Jake really liked these kiosks in Fargo

Friday, August 24, 2007

Coast-to-coast Day 2 – Montana

Up at 6 am! No more tarrying. Breakfast in Missoula, at The Shack (boysenberry pancakes that sure sound good now). Drive around town looking for a decent bookstore, and find Birds Nest Books, where we pick up an old paperback copy of Moby Dick. Neither of us has read it. It’s perpetually on the list, but never makes it to the top. Theme one emerges – gotta check out the college campuses. We circle around the U of Montana. At Butte, we set another pattern for the rest of the drive. We exit the highway, find the main drag, spend 15 minutes getting a feel for the town and looking for a decent cup of coffee or lunch, and head out. Impression? A hard-scrabble mining town on a hillside. Next stop: Bozeman, home of Montana State (not much of a university area). Excellent coffee milkshake at the Leaf-and-Bean. And a drive-through of Livingston, MT – the old gateway to Yellowstone, a smaller version of Bozeman. At some point this afternoon, we start reading aloud Moby Dick. We discover it’s comedic! And it has something of a 20th century sensibility (published in 1851). Dinner in Billings, at a brew pub. Bigger town, but not much going on.

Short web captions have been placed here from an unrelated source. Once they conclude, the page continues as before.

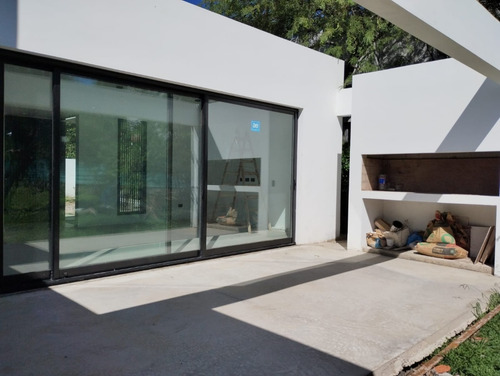Imagen 14 de 14 de Vendo Casa A Estrenar De 3 Dor , Villa Allende Golf.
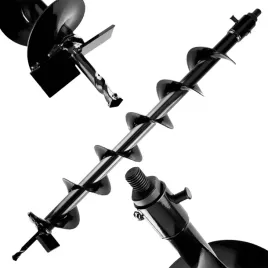 graphite-56h780-sswider-glebowy-m14-80-x-600-mm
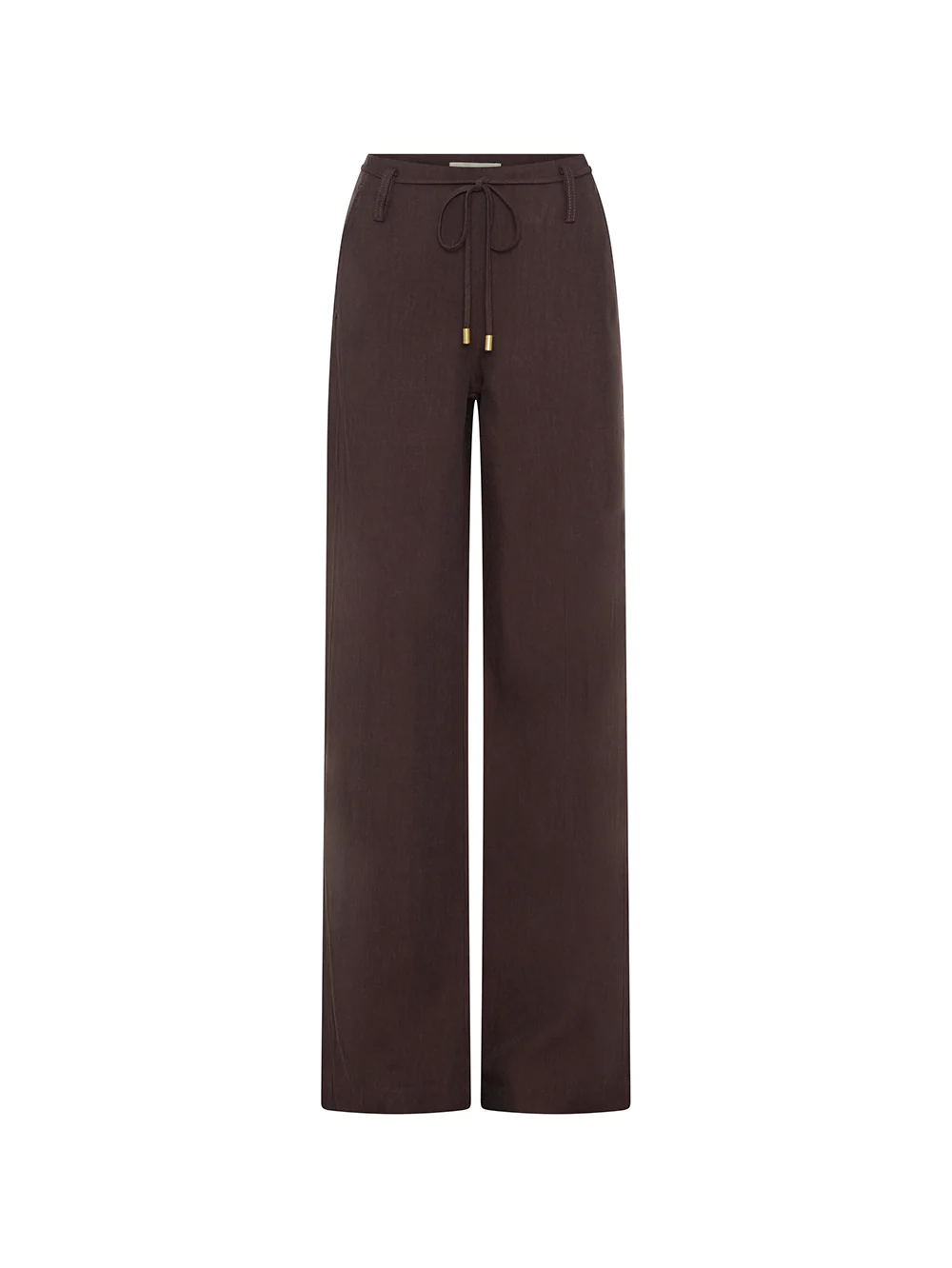 Nyah Wide Leg Pant - Image 11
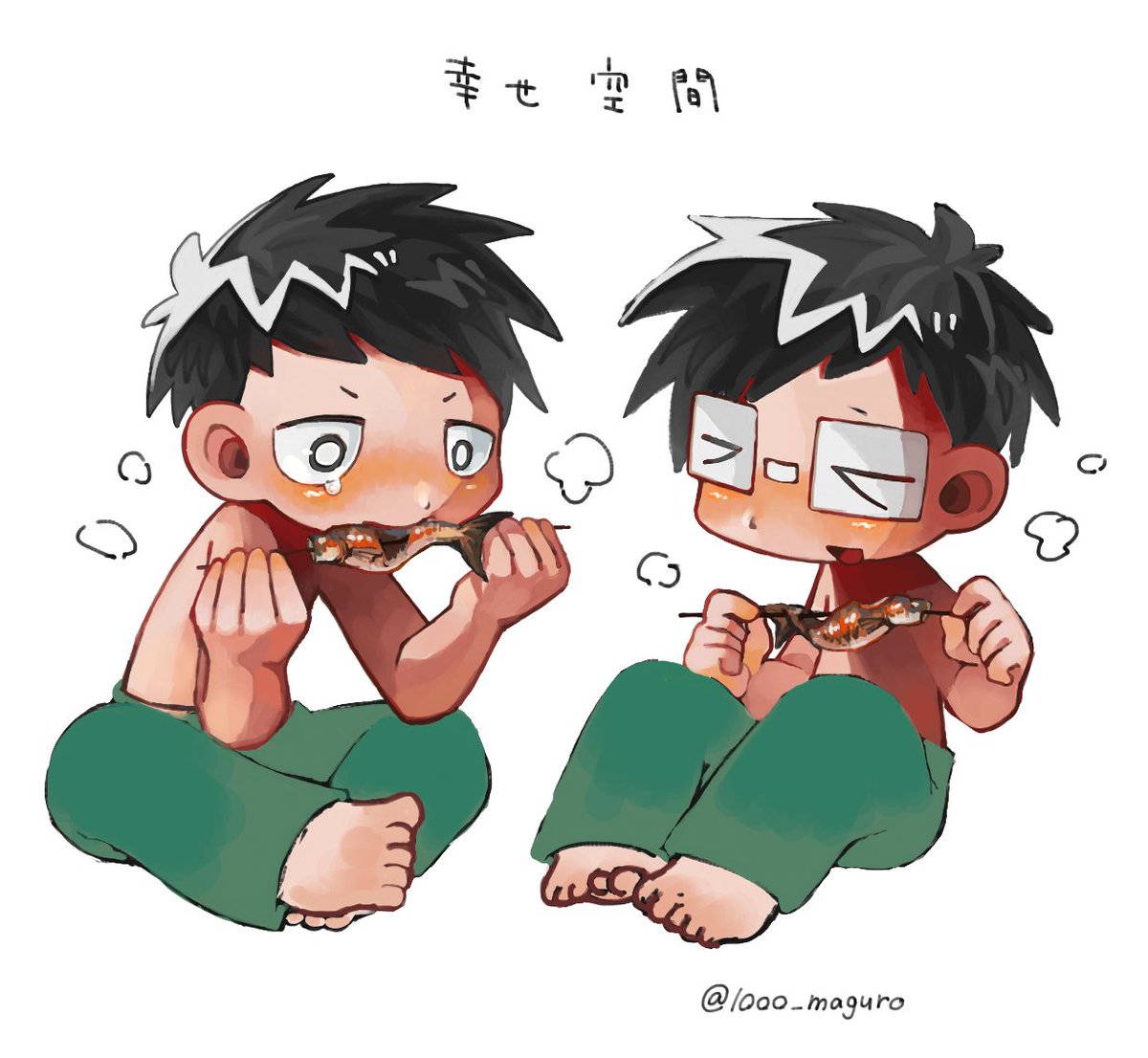 1000_maguro's tweet photo. 供養　美味いもんいっぱい食え https://t.co/aiHeEcIcfl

End a long day at 8:45 pm in Miles City, MT, almost across the state, at the War Bonnet Inn.


A town named for Miles!

Thursday, August 23, 2007

Packing...

...is consuming all of our my time...no time for blogging...just packing. Keith is en-route to Cambridge with a packed mini-van and his friend Jake along for the adventure.

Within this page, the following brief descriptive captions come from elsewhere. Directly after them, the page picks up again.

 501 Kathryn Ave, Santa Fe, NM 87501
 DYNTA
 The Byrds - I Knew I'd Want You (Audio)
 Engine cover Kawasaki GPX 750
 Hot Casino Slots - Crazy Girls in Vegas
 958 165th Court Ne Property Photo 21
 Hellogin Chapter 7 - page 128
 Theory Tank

In two days the renters are moving in. Thank God my mother called and offered some help. Thanks, Mom!

Coast-to-coast Journal, I-90 (with deviations)

My good friend and college housemate, Jake, aka Chris Madden, has signed up for the road-trip. There’s something about a road-trip that’s fundamentally attractive. And, I discovered when some people reacted to this with surprise and others with envy, it’s one of those things in life where either you get it or you don’t. I had several friends later tell me, “I wish I could have come, too.” That’s despite the fact that it’s long and there’s not much time to spare (sort of like a reality TV show: We have six days to make it to Boston, before Miles and my mom arrive by plane).



Day 1 – Wed., Aug. 22, 2007. -- We get a late start – there’s too much to do. Not just packing up the van, packing the house. The yard. By 11:30 am, we’re passing under Seattle’s “Portal to the Pacific,” heading East. Lunch in Ellensburg.
A pit stop at Gingko Petrified Forest (state park) – thought-provoking and memorable, every time I’ve been there. Giant trees made of stone. Jake’s never been to the region before and Grand Coulee is screaming to him from our map. Detour #1. We skirt Soap Lake (I summarize the story I did for NPR), and enter an incredible canyon country – the coulees. They’re remnants from ancient, monumental floods. Again, forces of nature so vast that you can't help but feel Awed. Grand Coulee Dam? No longer the “Mightiest thing ever built by a man,” but still a landmark. Dinner in Spokane, where we realize we’re desperately behind schedule. We had planned to get to Missoula. But it was already getting dark. We started calling ahead to hotels and found Missoula is totally booked. We settle for Wallace, Idaho, arriving at 9 pm. The only room left is the Presidential Suite – huge and overpriced (essentially like a room in a Days Inn with enough square footage for leg-wrestling) (which we did not attempt).



Sitting on a piece of petrified forest.